ホウセンカ
「久しぶりの雪だぁ」

 新千歳空港から小樽方面へ向かう快速エアポートに乗り、窓の外を眺めながら愛茉が目を輝かせた。

 東京都心の初雪は、まだ観測されていない。降ったとしても、ほとんど積もらないだろう。数cmでも積もったら、メディアが大騒ぎをする。

 オレが生まれた鎌倉も普段は雪が少ない地域だが、たまに街が綺麗な雪化粧をする時があった。その時に必ず父親が絵を描いていたことは、やたら鮮明に覚えている。鎌倉の雪景色を描いたものは、浅尾瑛士の作品の中でも特に高く評価されていた。

「小樽築港で降りて、そこからタクシーに乗るからね。荷物預けたら朝里駅から電車で札幌まで行くよ」

 機内でたっぷり寝たからか、愛茉はやたら元気だ。さっきから、またずっと喋っている。

 今日の旅程を見てみると、赤れんが庁舎や札幌時計台、大通公園といった定番の観光スポット以外にも、ビール博物館、狸小路商店街、二条市場なんかも入っていた。他にはモエレ沼公園や札幌芸術の森美術館もあって、オレのためにスケジュールを考えてくれたのがよく分かる。そういえば、最近家でずっと調べ物していたもんな。今日は愛茉の案内に身を任せることにしよう。
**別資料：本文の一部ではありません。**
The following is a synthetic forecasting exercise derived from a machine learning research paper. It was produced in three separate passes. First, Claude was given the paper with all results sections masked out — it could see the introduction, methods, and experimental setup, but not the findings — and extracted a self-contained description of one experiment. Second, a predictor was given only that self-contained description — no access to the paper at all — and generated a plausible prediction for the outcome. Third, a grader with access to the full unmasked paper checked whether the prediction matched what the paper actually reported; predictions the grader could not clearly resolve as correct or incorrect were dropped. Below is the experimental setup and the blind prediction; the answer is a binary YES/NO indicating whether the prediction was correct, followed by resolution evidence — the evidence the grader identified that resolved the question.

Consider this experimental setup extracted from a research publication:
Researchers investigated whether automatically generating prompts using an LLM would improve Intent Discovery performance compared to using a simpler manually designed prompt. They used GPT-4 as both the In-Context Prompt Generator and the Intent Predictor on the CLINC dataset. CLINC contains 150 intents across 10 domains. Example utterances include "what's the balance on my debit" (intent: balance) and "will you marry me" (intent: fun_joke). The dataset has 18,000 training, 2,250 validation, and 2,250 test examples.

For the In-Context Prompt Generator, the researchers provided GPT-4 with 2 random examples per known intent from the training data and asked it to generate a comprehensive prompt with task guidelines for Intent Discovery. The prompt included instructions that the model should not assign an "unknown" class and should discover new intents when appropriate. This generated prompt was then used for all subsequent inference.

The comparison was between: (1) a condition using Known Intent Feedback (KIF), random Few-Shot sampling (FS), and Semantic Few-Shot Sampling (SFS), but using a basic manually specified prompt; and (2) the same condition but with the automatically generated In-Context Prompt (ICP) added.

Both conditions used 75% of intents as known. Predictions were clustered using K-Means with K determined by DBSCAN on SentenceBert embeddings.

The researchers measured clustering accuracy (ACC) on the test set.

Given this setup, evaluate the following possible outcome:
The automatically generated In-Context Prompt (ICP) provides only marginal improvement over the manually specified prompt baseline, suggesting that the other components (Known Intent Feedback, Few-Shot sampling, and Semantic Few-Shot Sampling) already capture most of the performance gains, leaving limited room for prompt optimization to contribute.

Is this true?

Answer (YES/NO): NO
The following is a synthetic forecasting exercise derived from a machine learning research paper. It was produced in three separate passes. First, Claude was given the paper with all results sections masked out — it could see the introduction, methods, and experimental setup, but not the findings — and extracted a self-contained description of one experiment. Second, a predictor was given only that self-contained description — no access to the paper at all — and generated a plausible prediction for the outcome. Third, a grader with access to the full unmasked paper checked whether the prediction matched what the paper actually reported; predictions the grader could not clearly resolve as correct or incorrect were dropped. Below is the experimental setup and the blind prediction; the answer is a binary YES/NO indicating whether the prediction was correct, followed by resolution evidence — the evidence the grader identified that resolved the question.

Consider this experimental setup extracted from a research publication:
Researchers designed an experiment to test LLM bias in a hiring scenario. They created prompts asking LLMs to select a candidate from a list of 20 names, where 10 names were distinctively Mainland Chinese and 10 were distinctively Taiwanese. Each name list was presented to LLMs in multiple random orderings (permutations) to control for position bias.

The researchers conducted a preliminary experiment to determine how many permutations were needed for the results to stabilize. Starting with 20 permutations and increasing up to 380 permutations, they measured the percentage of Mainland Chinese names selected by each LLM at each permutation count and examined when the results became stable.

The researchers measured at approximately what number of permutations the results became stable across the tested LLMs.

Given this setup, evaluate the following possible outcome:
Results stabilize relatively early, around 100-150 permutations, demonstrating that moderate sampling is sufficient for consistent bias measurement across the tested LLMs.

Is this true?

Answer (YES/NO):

 旅館に荷物を預けて身軽になった後は、愛茉が腕を組んでぴったり寄り添ってきた。やはり今日の愛茉は、かなり浮かれている気がする。

「ん~、やっぱり美味しい~!」
 
 札幌駅近くにある、北海道スイーツの老舗パーラー。昭和天皇・皇后両陛下のために特別に作られたアイスクリームを使用したパフェを口にして、愛茉が身を震わせる。甘いものはそんなに好きではないが、さすがにこのアイスクリームの味にはちょっとした感動を覚えた。ちなみにオレはパフェではなく、アイスクリーム単品。

 旅程には、どこで何を食べるのかもしっかり書いてある。愛茉は栄養ついて熱心に学びはじめて食事に関してやたらと口うるさくなっていたが、旅行の時は別らしい。

「ほら、見てー!おっきなツリー!」

 今度は商業施設にある巨大なクリスマスツリーを指さして、飛び跳ねながらはしゃいでいる。そうか、浮かれているのはクリスマスのせいもあるんだな。

 オレはイベント事にはまったく興味がないし、クリスマスなんて本来は浮かれるものじゃないと思っていた。それでも愛茉が楽しそうにしている姿が見られるのであれば、イベントも悪くない。

 はしゃぎながらも、順調にプランAの工程を消化できているので、愛茉は終始満足そうにしている。オレがひとりで訪れた時には行かなかった場所も多いので、なかなか新鮮だった。